The goal of this project is to implement secure approaches on multiple join, matrix multiplication, grouping and aggregation on Hadoop.
With the advent of big data, new techniques have been developed to process parallel computation on a large cluster. One of them is the MapReduce programming paradigm, which allows a user to keep data in public clouds and to do computations on it. Since the data is externalized, it can be communicated over an untrustworthy network and processed on some untrustworthy machines, where malicious public cloud users may learn private data. In this project, we address the fundamental problems of how to compute relational joins between an arbitrary number of relations, how to calculate matrix multiplication and how to group and aggregate data from a relation in a privacy-preserving manner using MapReduce.
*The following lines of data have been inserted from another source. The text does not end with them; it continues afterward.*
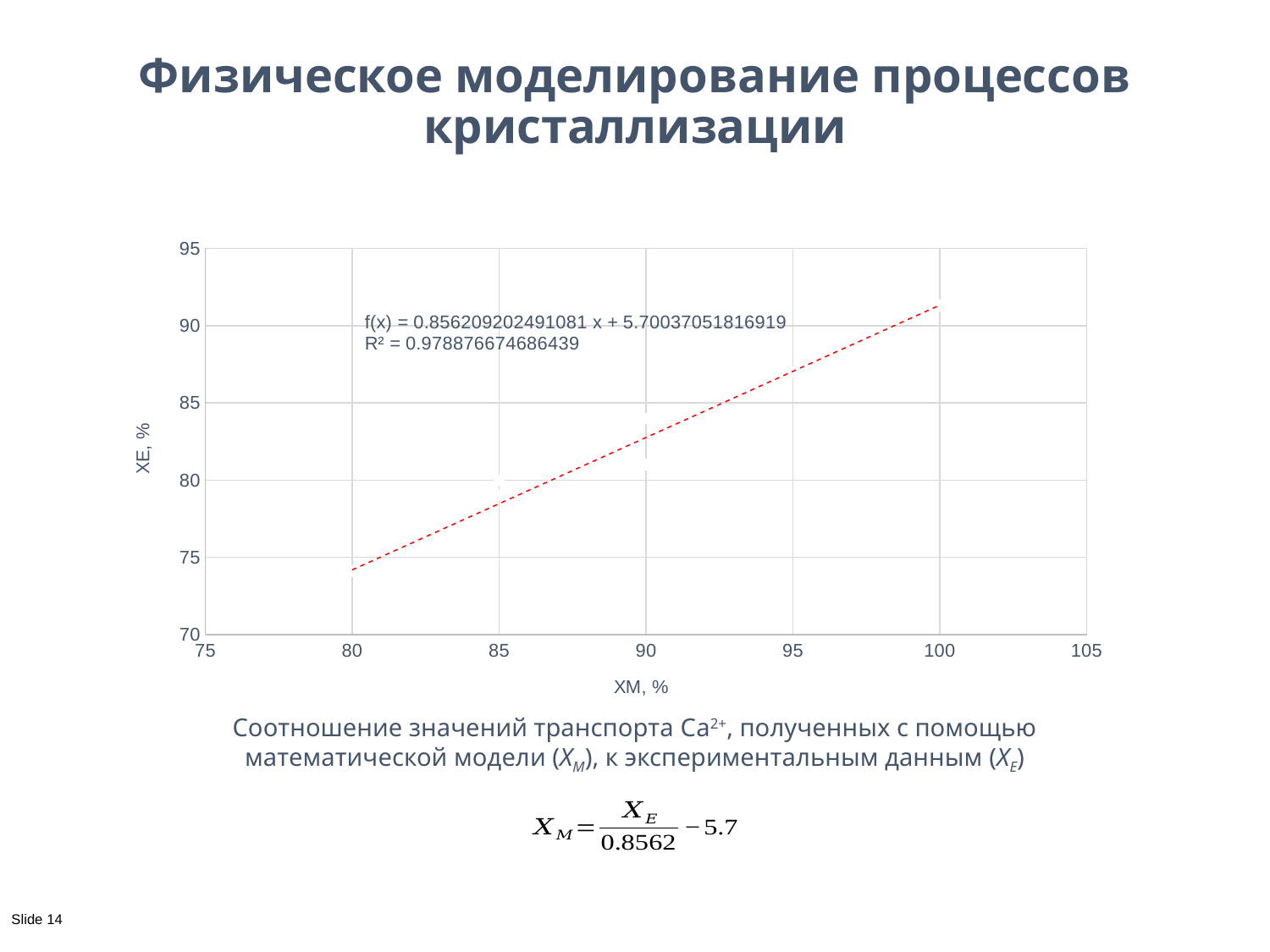
Is the trendline value of XE at XM = 80 greater or less than 75? less Is the trendline value of XE at XM = 90 greater or less than 80? greater Is the trendline value of XE at XM = 100 greater or less than 90? greater What is the maximum value shown on the x axis? 105 What is the label of the x axis? XM, % What is the R² value printed on the chart? 0.978876674686439 What kind of chart is shown on the slide? Scatter chart with a trendline What is the minimum value shown on the y axis? 70 What is the label of the y axis? XE, % What is the trendline equation printed on the chart? f(x) = 0.856209202491081 x + 5.70037051816919 Does the trendline rise or fall as XM increases along the x axis? Rises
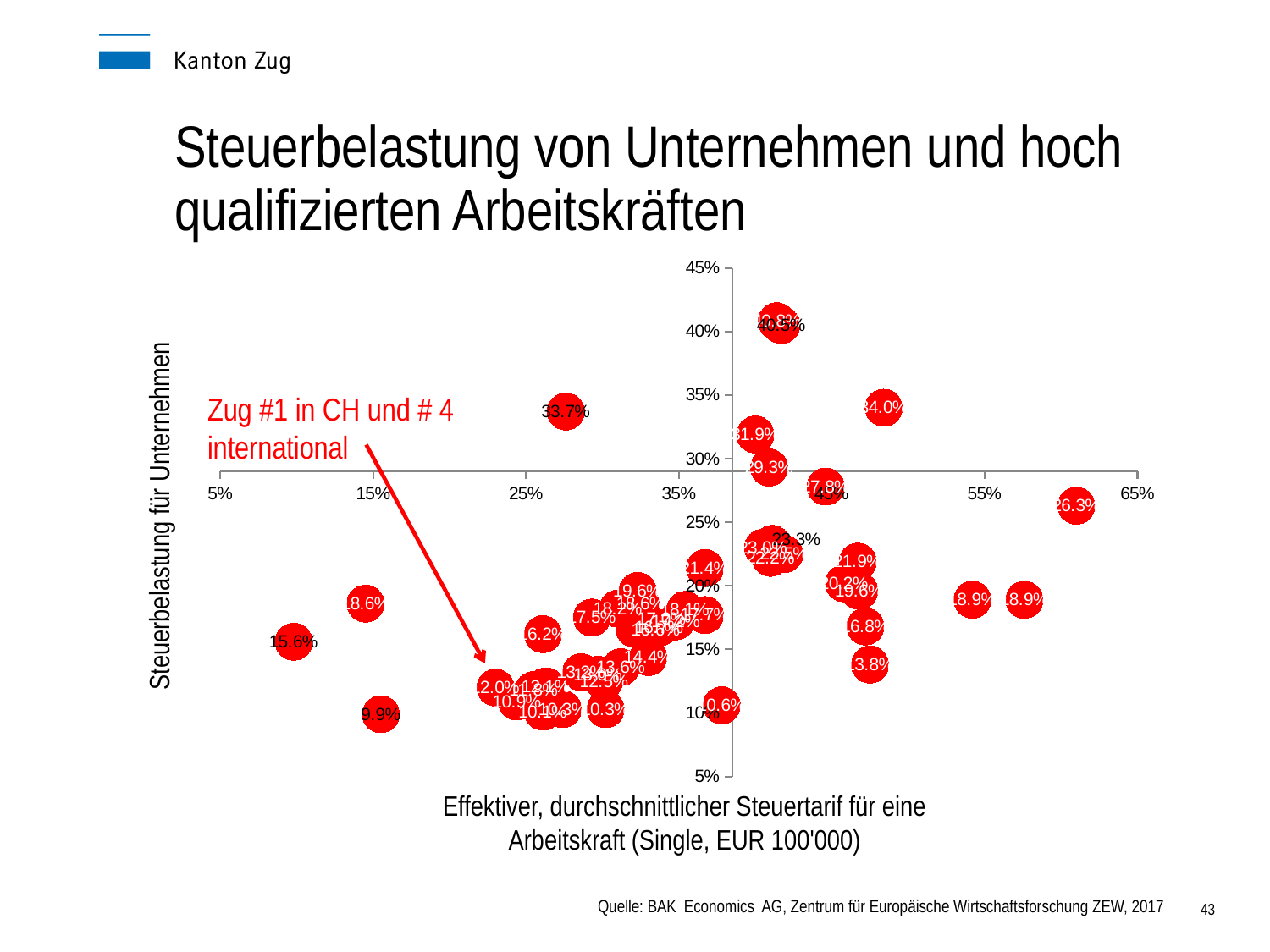
Is the x-axis value of the point labeled 34.0% greater or less than 45%? greater What is the lowest value printed as a data label on the chart? 9.9% Is the x-axis value of the point labeled 26.3% greater or less than 55%? greater What text does the red annotation on the chart say? Zug #1 in CH und # 4 international What is the highest value printed as a data label on the chart? 40.8% What is the title of the vertical axis? Steuerbelastung für Unternehmen What is the highest tick value shown on the vertical axis? 45% Which is larger, the point labeled 33.7% or the point labeled 34.0%? 34.0% Is the x-axis value of the point labeled 33.7% greater or less than 35%? less What is the difference between the highest labeled value (40.8%) and the lowest labeled value (9.9%)? 30.9 percentage points What kind of chart is shown on the slide? scatter chart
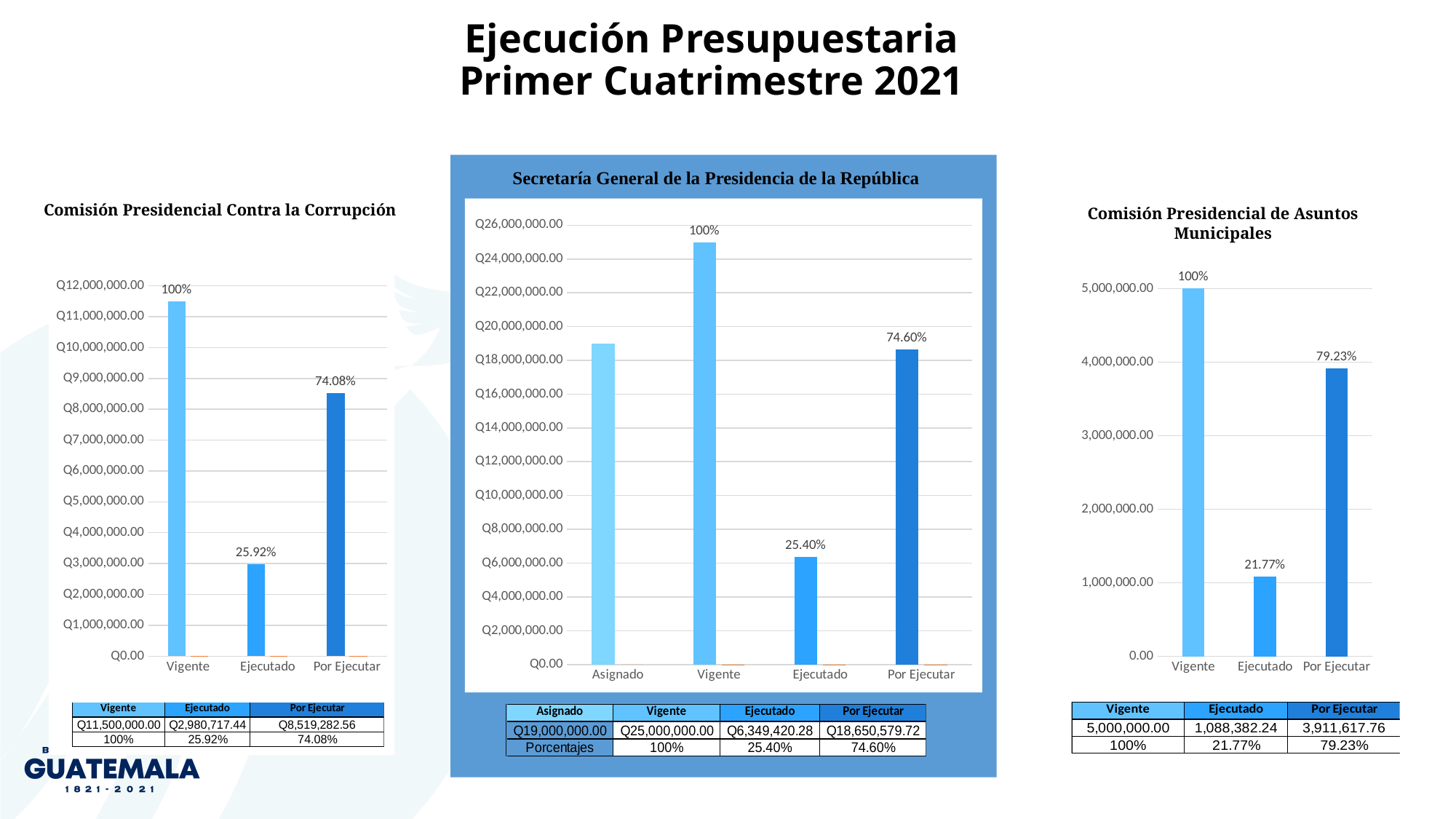
In the 'Comisión Presidencial de Asuntos Municipales' chart, which category has the lowest value? Ejecutado In the 'Secretaría General de la Presidencia de la República' chart, what percentage label is shown on the Por Ejecutar bar? 74.60% In the 'Secretaría General de la Presidencia de la República' chart, what is the difference between the Vigente and Ejecutado values? Q18,650,579.72 In the 'Comisión Presidencial de Asuntos Municipales' chart, what is the value for Ejecutado? 1,088,382.24 In the 'Secretaría General de la Presidencia de la República' chart, how many bars are plotted? 4 In the 'Secretaría General de la Presidencia de la República' chart, which category has the highest value? Vigente In the 'Secretaría General de la Presidencia de la República' chart, what is the value for Asignado? Q19,000,000.00 In the 'Secretaría General de la Presidencia de la República' chart, which is larger, Asignado or Por Ejecutar? Asignado In the 'Comisión Presidencial Contra la Corrupción' chart, what percentage label is shown on the Ejecutado bar? 25.92% What type of chart is the 'Comisión Presidencial de Asuntos Municipales' chart? Bar chart In the 'Comisión Presidencial Contra la Corrupción' chart, is the value for Ejecutado greater or less than Q4,000,000.00? less In the 'Comisión Presidencial Contra la Corrupción' chart, what is the value for Por Ejecutar? Q8,519,282.56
Resources used (RAM CPU etc…)
- 16 x 2.4 GHz CPU, 32 GB RAM, and 320 GB disk.
- Ubuntu Server 14.04_Vanilla Hadoop-2.7.1
- JAVA 1.7.0
- Higgs Twitter Dataset:http://snap.stanford.edu/data/higgs-twitter.html.Accessed: 2018-02-20.
(1) Implement multiple join and grouping and aggregation with no security on Hadoop.
(2) Implement secure-private approach for join, grouping and matrix multiplication on Hadoop.
(3) Implement Order-Preserving-Encryption-Scheme for aggregation on Hadoop.
(4) Implement Collision-Resistant-Secure-Private approach for multiple join and matrix multiplication on Hadoop.
(5) Compare the trade-offs of those approaches with respect to three fundamental criteria: computation cost, communication cost, and privacy guarantees.